For Muneeb Farooq, the “controversy -- regarding the SC’s order of March 1 about 4:3 or 3:2 -- is still unresolved. The continuing reluctance by CJP not to hold a full court hearing on this is a testament that SC is not only divided by surviving with increasing fault lines.” Abuzar Niazi says that “while the bench formation can be debated, that in my view is irrelevant. Even if 17 judges were to sit, they would have come up with the same verdict: that you are bound by the constitution to hold elections on time”.

Salaar Khan adds that the SC order is “rather cryptic with regard to the position in Khyber Pakhtunkhwa. If the reason for its non-applicability is truly just that the governor KP’s counsel withdrew his power of attorney, then there were certainly other alternatives.”

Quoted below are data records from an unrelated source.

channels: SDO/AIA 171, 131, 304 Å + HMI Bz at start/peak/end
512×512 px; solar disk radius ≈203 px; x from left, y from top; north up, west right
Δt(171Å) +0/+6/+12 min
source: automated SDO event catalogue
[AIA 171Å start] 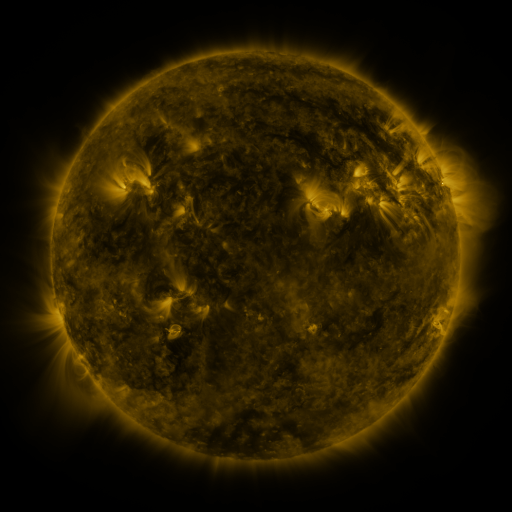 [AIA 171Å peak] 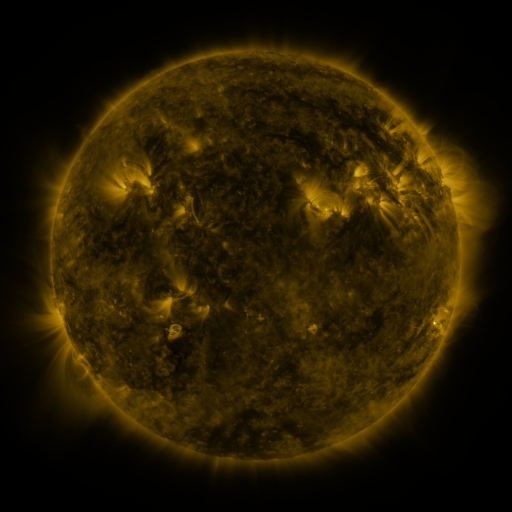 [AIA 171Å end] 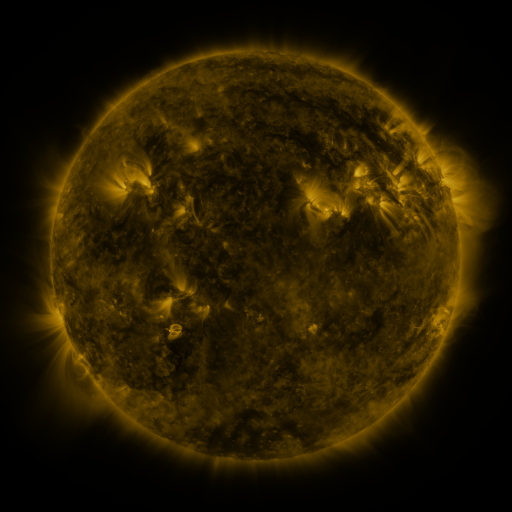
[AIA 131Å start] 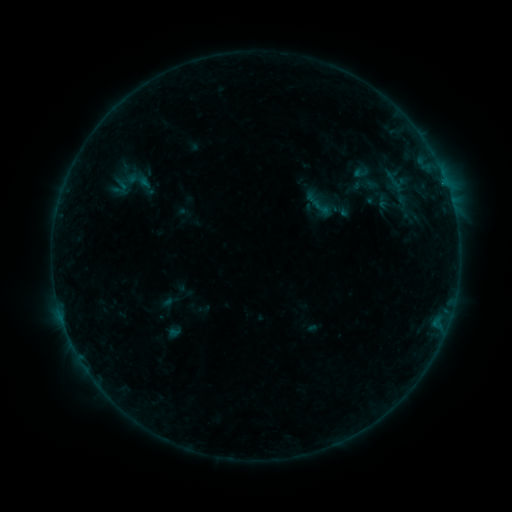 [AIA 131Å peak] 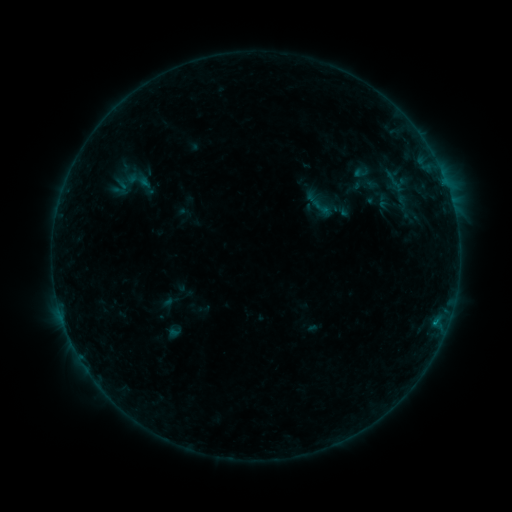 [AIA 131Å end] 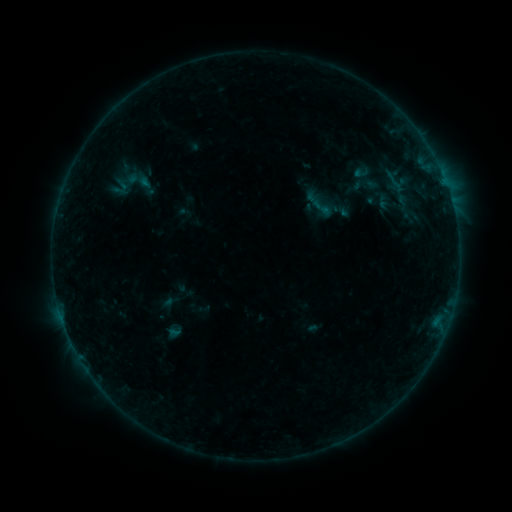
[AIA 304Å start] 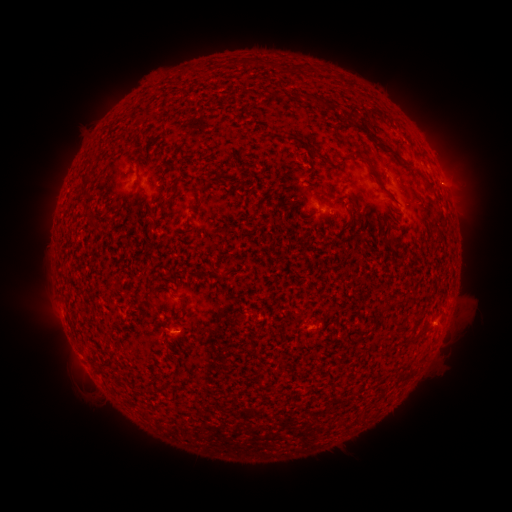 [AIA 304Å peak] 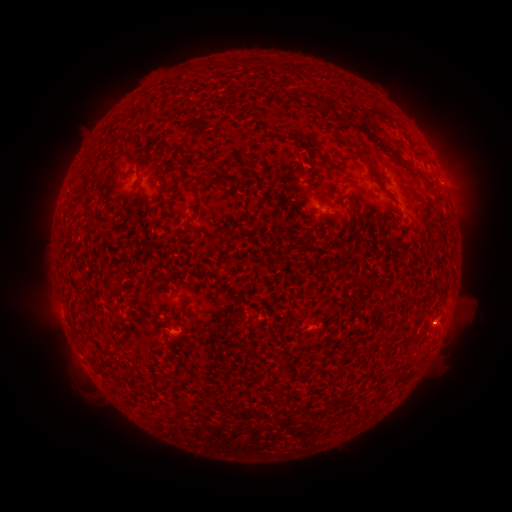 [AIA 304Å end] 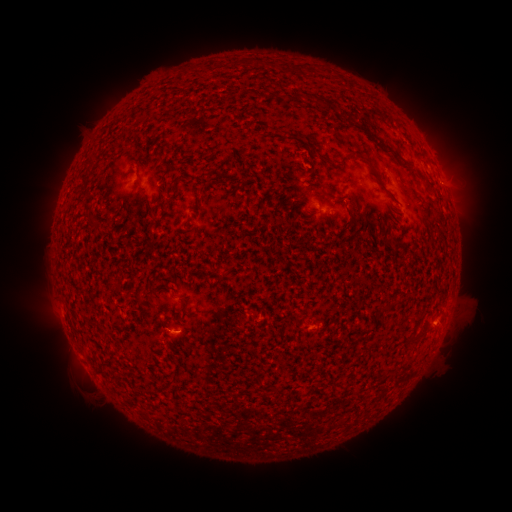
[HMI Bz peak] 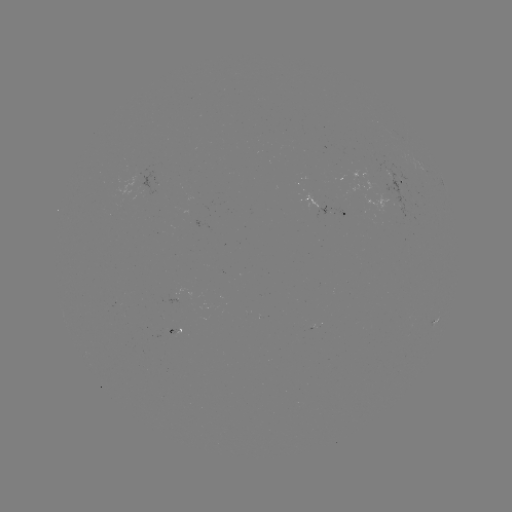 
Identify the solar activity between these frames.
B2.1 flare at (434, 322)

While Jahanzeb Sukhera adds that the “the decision of this 3-member bench would have most likely been the decision had there been a full court....That being said, the politics of the matter were always plain to see, and its not shocking that the government is saying it will not enforce the judgment....The real question is, will the Supreme Court disqualify the entire federal cabinet, whose collective decision it is to disregard the judgment? Doing so will drastically affect the elections. Is the court willing to have that kind of impact?”